Photo: Mark Schar
Part 2 of a four-part series, "Closing the Gender Gap in Your STEM Classroom," that bridges research to practice by providing you with seven key practices to make your STEM courses more inclusive. In Part 1, Scutt explained some foundations of gender analysis, common metrics in research on STEM education, and conditional effects.
The original paper upon which the series is based is “Research-Informed Practices for Inclusive Science, Technology, Engineering, and Math (STEM) Classrooms: Strategies for Educators to Close the Gender Gap,” by Scutt, Gilmartin, Sheppard, and Brunhaver. It can be downloaded from the American Society for Engineering Education’s 2013 Annual Conference Proceedings at http://www.asee.org/public/conferences/20/papers/7150/view.

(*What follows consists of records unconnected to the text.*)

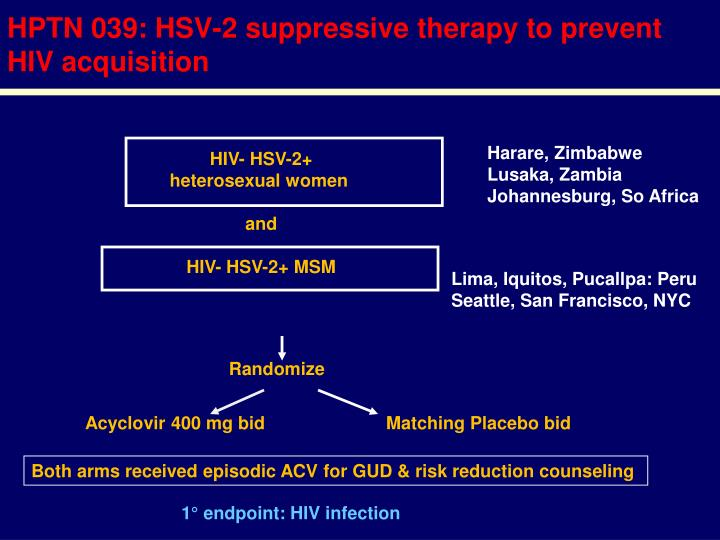 HPTN 039: HSV-2 suppressive therapy to prevent HIV acquisition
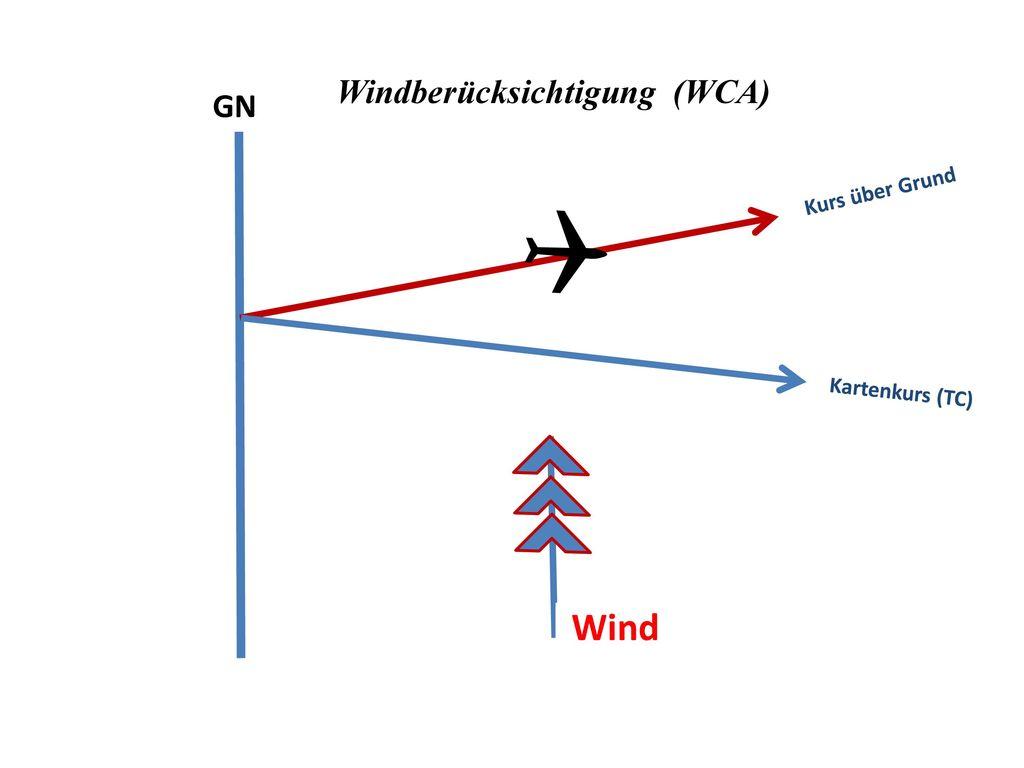 Windberücksichtigung (WCA)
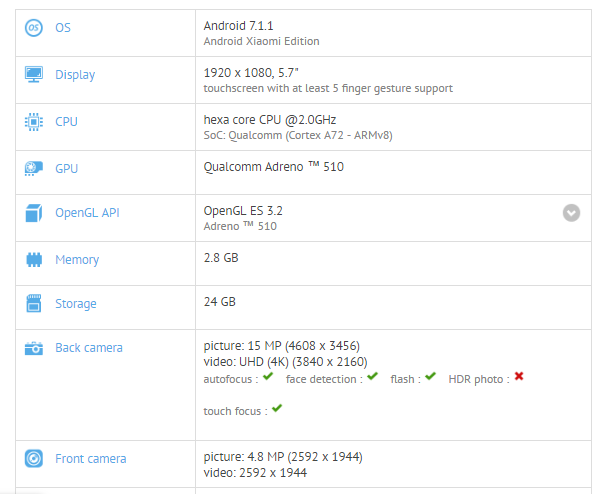 Xiaomi Redmi Note 3 Pro получит апдейт до Android 7.1.1 Nougat? – фото 1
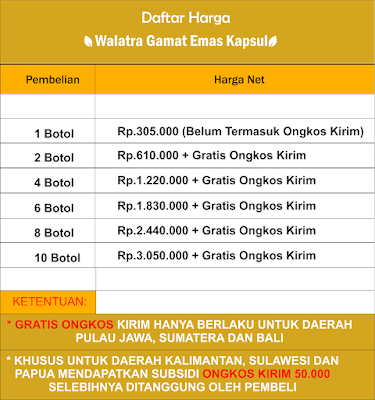 agen-walatra-gamat-emas-kapsul-kabupaten-pandeglang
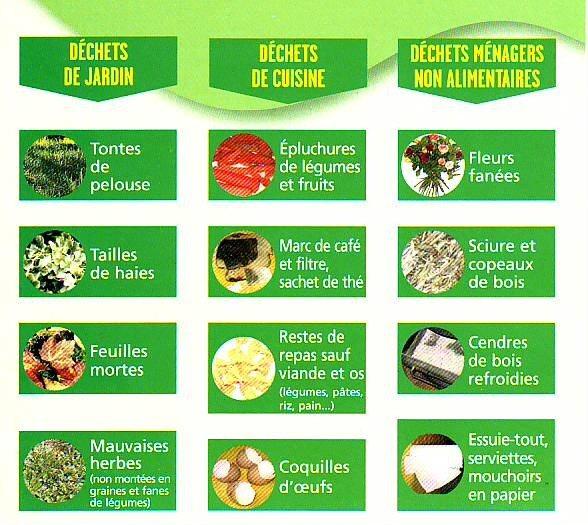 Cap le compostage - Que peut on mettre dans un composteur de jardin ...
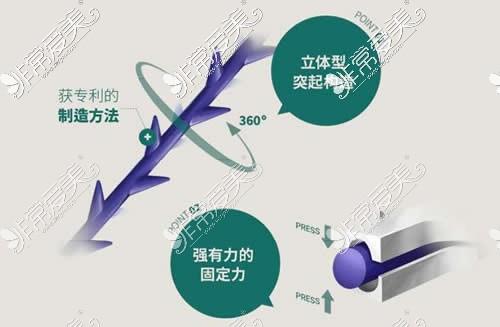 韩国原辰整形埋线材料分析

Here are the concrete actions you can take to make a difference for all students, particularly women. This post presents four “Skills to Emphasize” for the women you teach:
The research behind these four skills to develop in students has demonstrated their potential for considerable positive impact, even with minimal resources. The goal of this brief series is to present you with some of the most applicable recent research in STEM education so that you can run with the practices most relevant to you.
It is hard to overstate the importance of a solid foundation in mathematics for all potential STEM students, but more specifically, calculus has been shown to be an especially important step in increasing women’s likelihood to pursue STEM.
As an educator, do everything you can to encourage your students, especially the underclassmen and women, to take an extra mathematics course. Here’s why:
Sadler and Tai’s “Two High School Pillars Supporting College Science” found that the best foundation for common introductory college science courses, as indicated by grades in those courses, is advanced study of mathematics in high school. Mathematics was the only subject studied in which years of instruction was a significant predictor of performance across introductory college biology, chemistry, and physics, and in some cases advanced math raised college science course grades more than advanced study of that same subject in high school did (Sadler & Tai, 2007).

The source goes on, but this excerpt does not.